• **Source**
-- Begin --

TensorFlow with Apache Arrow Datasets - TensorFlow

By Bryan Cutler

Bryan Cutler

Apache Arrow enables the means for high-performance data exchange with TensorFlow that is both standardized and optimized for analytics and machine learning. The Arrow datasets from TensorFlow I/O provide a way to bring Arrow data directly into TensorFlow tf.data that will work with existing input pipelines and tf.data.Dataset APIs.

This blog will cover the different Arrow datasets available and how they can be used to feed common TensorFlow workloads. Starting with Pandas as a sample input source, each type of Arrow dataset will be introduced to show usage and describe best practices. Then a walk through of a complete example to demonstrate how Arrow could be used to do Keras model training first locally and then easily scale up to use a much larger remote set of data. The last section will talk about additional features to look for in the future of Arrow with TensorFlow, and ongoing work to better integrate and improve column based processing in TensorFlow I/O.

At its core, Apache Arrow is a standard format for in-memory columnar data that is designed for efficiency and interoperability between systems. The project provides many tools that make it easy to work with Arrow data in your own application and leverage the built-in optimizations whether you are using one or a combination of the library implementations in Python, C++, Java, Go, and Rust among others.

-- End --

• **Complete the following**
[a] Change the passage of the Arrow datasets article starting at "This blog will" and ending at "in TensorFlow I/O.", replacing "Pandas" with "NumPy", and write out the revised passage.
[b] Extend the Arrow datasets article, picking up right after its final sentence.

• **Questions about scene geometry**
-- Begin --

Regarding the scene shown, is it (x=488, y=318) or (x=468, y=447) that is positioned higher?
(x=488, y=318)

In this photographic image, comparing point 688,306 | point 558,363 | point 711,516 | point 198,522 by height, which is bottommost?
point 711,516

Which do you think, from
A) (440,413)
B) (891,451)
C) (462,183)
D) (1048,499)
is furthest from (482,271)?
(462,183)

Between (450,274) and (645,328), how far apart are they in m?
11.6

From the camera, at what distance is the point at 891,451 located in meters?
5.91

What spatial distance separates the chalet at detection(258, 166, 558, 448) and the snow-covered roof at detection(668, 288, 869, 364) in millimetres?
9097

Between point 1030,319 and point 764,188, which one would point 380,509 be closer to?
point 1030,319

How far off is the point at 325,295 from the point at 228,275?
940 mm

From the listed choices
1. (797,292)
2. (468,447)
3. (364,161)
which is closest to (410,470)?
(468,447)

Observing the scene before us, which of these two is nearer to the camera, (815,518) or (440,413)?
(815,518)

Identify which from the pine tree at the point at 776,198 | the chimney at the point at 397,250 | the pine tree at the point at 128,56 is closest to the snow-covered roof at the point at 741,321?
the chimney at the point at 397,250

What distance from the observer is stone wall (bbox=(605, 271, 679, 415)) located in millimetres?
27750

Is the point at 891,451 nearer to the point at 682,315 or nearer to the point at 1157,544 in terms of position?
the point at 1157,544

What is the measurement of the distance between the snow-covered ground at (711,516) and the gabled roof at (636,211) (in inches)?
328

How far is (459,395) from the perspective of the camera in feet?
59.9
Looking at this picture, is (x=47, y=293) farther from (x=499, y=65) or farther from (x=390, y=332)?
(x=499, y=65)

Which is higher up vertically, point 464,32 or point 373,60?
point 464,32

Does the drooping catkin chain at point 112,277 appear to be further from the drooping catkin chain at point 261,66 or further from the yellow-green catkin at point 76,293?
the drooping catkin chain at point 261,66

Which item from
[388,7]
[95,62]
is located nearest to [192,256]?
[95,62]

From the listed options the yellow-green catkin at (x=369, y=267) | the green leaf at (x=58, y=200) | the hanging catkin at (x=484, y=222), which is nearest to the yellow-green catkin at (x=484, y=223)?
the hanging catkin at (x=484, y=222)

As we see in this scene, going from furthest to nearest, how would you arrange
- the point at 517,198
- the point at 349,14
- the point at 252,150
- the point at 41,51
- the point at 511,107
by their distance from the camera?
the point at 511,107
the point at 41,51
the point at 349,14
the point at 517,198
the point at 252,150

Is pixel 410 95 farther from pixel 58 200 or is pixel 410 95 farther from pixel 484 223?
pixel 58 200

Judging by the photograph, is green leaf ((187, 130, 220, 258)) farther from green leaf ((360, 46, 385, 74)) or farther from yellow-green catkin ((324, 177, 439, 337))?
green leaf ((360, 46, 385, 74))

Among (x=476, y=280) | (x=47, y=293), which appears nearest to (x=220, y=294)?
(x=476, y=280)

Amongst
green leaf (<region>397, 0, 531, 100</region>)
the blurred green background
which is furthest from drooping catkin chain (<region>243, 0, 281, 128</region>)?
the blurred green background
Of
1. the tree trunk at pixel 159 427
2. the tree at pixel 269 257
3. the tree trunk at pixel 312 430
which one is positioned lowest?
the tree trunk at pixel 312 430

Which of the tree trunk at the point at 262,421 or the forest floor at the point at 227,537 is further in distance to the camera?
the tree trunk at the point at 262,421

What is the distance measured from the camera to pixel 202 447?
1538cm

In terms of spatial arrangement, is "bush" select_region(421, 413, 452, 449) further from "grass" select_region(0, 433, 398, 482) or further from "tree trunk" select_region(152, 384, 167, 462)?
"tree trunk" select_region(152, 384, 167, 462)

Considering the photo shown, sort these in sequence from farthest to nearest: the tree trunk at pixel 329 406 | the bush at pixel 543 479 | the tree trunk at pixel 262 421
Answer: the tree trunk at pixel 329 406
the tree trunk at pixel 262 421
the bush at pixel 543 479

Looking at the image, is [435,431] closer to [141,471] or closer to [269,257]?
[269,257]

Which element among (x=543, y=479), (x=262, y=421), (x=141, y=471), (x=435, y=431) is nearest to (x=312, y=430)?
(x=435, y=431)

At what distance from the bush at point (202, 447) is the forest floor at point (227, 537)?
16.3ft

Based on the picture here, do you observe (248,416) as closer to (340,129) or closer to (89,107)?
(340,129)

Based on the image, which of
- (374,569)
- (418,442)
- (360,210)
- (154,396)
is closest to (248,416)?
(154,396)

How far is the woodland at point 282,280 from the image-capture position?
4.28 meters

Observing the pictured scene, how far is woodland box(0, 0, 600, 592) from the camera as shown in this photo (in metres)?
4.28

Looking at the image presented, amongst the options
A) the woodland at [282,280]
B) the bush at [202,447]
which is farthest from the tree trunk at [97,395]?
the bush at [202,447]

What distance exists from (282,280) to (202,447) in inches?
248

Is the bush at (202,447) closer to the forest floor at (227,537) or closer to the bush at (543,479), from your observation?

-- End --

• **Per-task answers**
[a]
This blog will cover the different Arrow datasets available and how they can be used to feed common TensorFlow workloads. Starting with NumPy as a sample input source, each type of Arrow dataset will be introduced to show usage and describe best practices. Then a walk through of a complete example to demonstrate how Arrow could be used to do Keras model training first locally and then easily scale up to use a much larger remote set of data. The last section will talk about additional features to look for in the future of Arrow with TensorFlow, and ongoing work to better integrate and improve column based processing in TensorFlow I/O.

[b]
Using Apache Arrow with TensorFlow has several advantages. First, because it is a standard it will ensure type safety and data integrity no matter what the source of the data is. Second, since it is an in-memory format, it allows data exchange between systems without the need to implement serialization or a number of converters for different file formats. Finally, Arrow has been designed from the beginning to be optimized in all aspects of working with the data, from zero-copy reads to support for accelerated operations on modern hardware. So you can be sure that data is being handled as efficiently as possible, and can seamlessly integrate with different systems at any scale.

NOTE: the examples in this post use tensorflow 1.14.0 in eager mode, tensorflow_io 0.8.0 (pre-release), pyarrow 0.11.1, and sklearn 0.21.2.

Arrow Dataset Overview

The Arrow datasets are an extension of tf.data.Dataset, so they leverage the same APIs to integrate with tf.data pipelines and can be used as input to tf.keras. Currently, TensorFlow I/O offers 3 varieties of Arrow datasets. By name they are: ArrowDataset, ArrowFeatherDataset , and ArrowStreamDataset. All of these are fed by the same underlying Arrow data which has two important aspects: the data is structured and batched.

Structured Arrow Data

As mentioned previously, Arrow defines a columnar data format and a schema is used to describe each column with a name, data type, bit width, etc. This means that incoming Arrow data is self-described and the data types and shapes can be automatically inferred, ensuring that TensorFlow will be using the exact type specification no matter where the source came from.

The format of Arrow data is language agnostic and is designed to be able to transfer data across language boundaries, e.g. Java to C++, without the need for data serialization or intermediate processing.

Currently, only primitive data types are supported in TensorFlow I/O Arrow datasets, and can be scalar or array values. The latter will translate to a dense tensor vector.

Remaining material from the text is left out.